En mi soledad, la Miss Ernestine, se convirtió en la única persona que me escuchaba, me entendía y siempre tenía tiempo para estar conmigo, todo inicio de una forma inocente, por lo menos por mi parte, creí estar perdidamente enamorado de ella. No mentiré, el sexo fue increíble en un inicio, cada encuentro me develaba un poco más de cuanto placer podía experimentar, su simple tacto me excitaba, me esforzaba por alargar el cariz apasionado de cada uno de nuestros encuentros, su madurez y experiencia conjugado con mis bríos y disposición, me llevo al asombro de experimentar placer, en los rincones más inhóspitos de mi cuerpo, que nunca me imagine eran susceptibles al erotismo.

Caminaba entre nubes; un día uno de mis compañeros me detuvo en los baños y compungido «eres su nueva mascota», no era una pregunta sino una afirmación «ten cuidado, al principio todo parece perfecto, pero cuando menos te des cuenta, las cosas se pondrán feas para ti y cuando quieras dar marcha atrás, ya no hallaras como salir de sus garras».

No dije nada, no hice nada.

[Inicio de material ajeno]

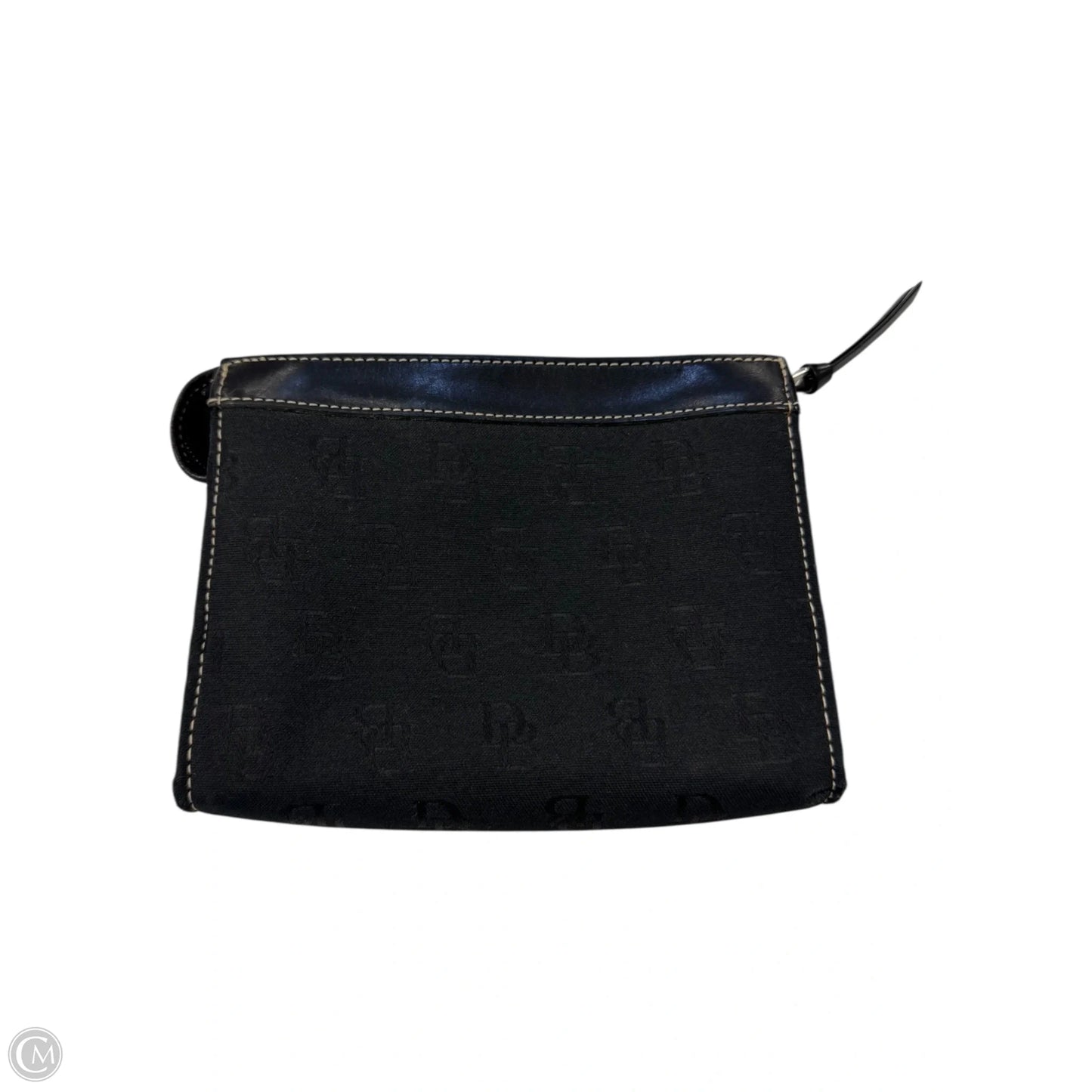 Wallet Designer By Dooney And Bourke, Size: Small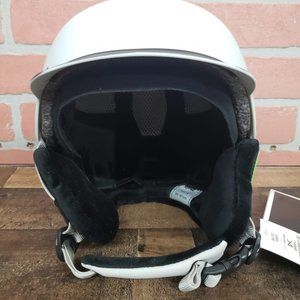 ANON Snowboard Helmet SZ S 55-57CM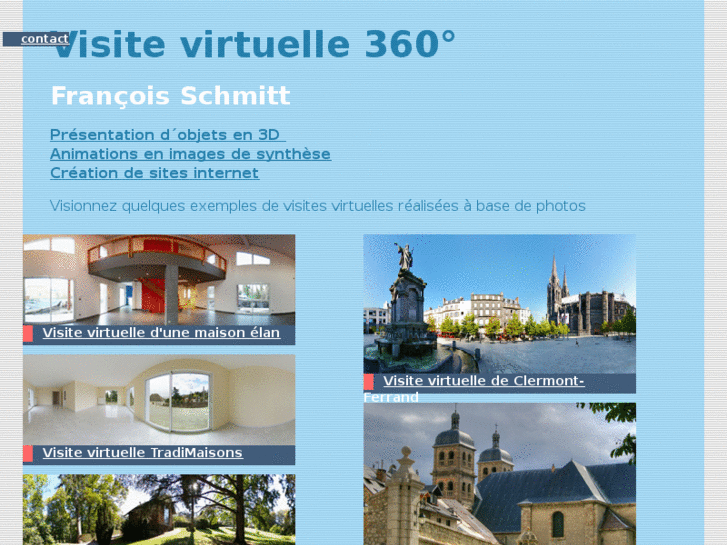 www.schmitt-graphiste.fr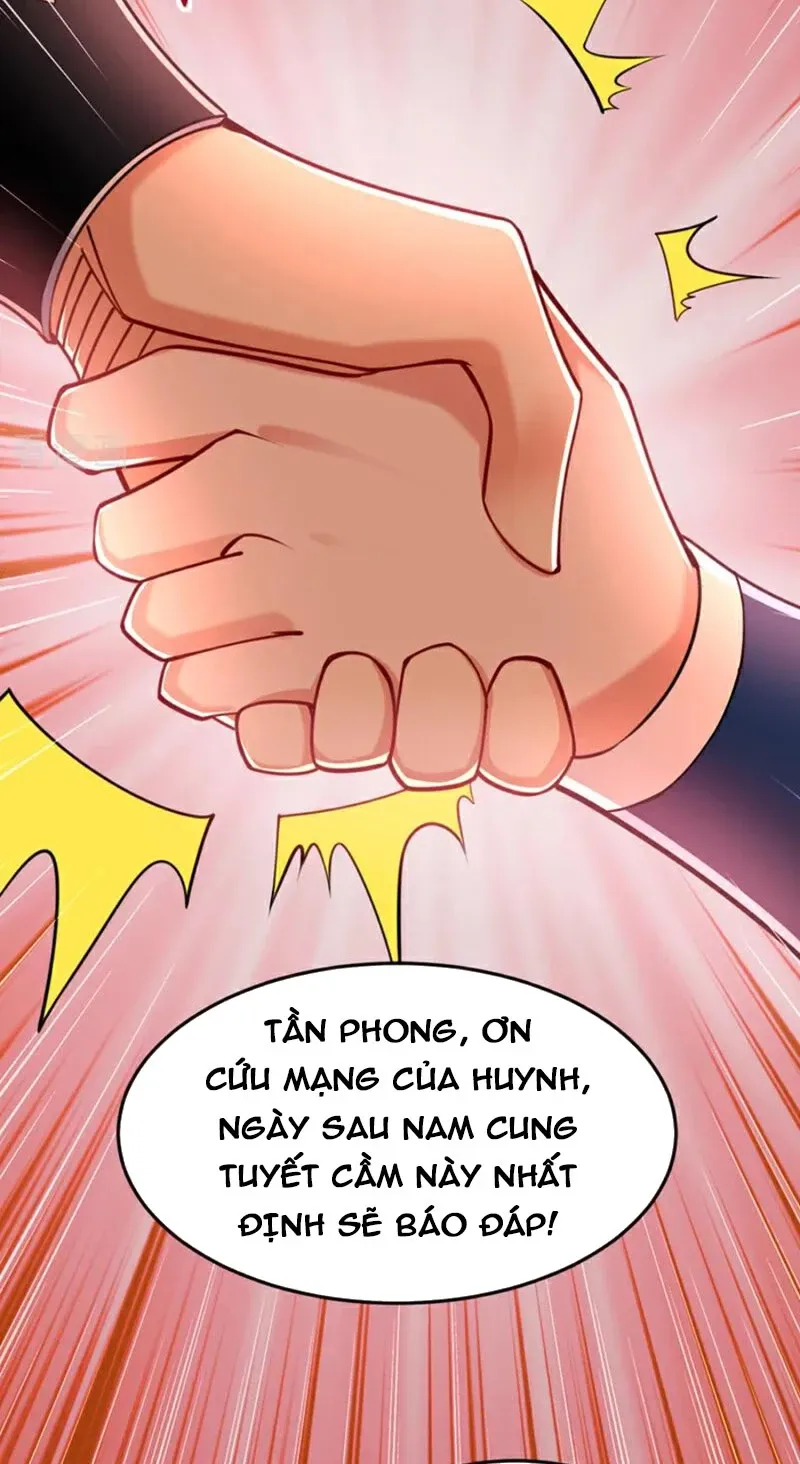 đọc truyện Tuyệt Thế Đan Thần Chương 118 ảnh 12 tại Giả Dược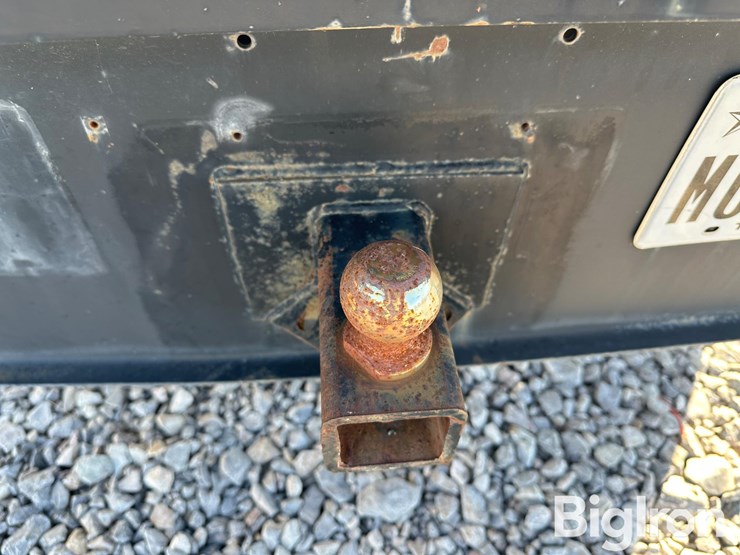 multiquip-dca70ssiu-image-18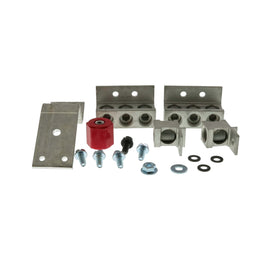 Siemens ECMFN225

Por supuesto, no se lo mencione a Ernestine, me convencí de que solo eran celos de mis compañeros y calumnias, por que sobre todos los demás fue a mí a quien eligió.

Por desgracia, me equivocaba. El cambio fue paulatino, lo expuso como una nueva experiencia de una sola vez, que me hizo reír de forma tímida, sin predecir que no era más que el primer escalón al descenso de sus fantasías retorcidas, no negare que los trajes negros de piel atrevidos que usaba no me prendían, por supuesto que hacían que las piernas me flaquearan y mi miembro despertara, al final seguía llegando al orgasmo, pero la magia se marchó, Ernestine ya no era lo misma, se convirtió en una desconocida que su placer se centraba en hacerme sentir inferior, pequeño, sometido, lo que empezó como un juego, se convirtió pronto en la constante, la evitaba, me le escondía, pero en el Instituto Hopkins, era imposible, siempre terminaba por encontrarme, comencé a tenerle miedo, si por patético que suene, «un hombre que le teme a una mujer», pero Ernestine, tenia el poder de doblegarme, de convertirme en su esclavo y sus juegos cada vez subía mas de tono, cuando se lo dije, que se terminaba, que no quería seguir con lo nuestro, se rio como si acabara de contarle el mejor chiste, «tú no decides cuando se termina esto», respondió de forma lasciva.

Esa misma tarde le llamé a Meredith, llorando, le inventé que eran muy estrictos en el Instituto, que me educaban al estilo de Matthew, solo que, con un fuete, en cierta parte no mentí, no del todo, porque entre las vejaciones de Ernestine, ya le estaba entrando el gusto por azotarme, en su afán de guardar las apariencias mi madre, actuó como me lo esperaba, no enfrentó al director, no quiso hablar con él y confirmar que lo que le decía fuera cierto, solo inventó una excusa. Hasta la fecha no sé qué tan quebrado debió escucharme, que en menos de una hora yo ya estaba arriba de su auto rumbo a su casa con ella y Darren.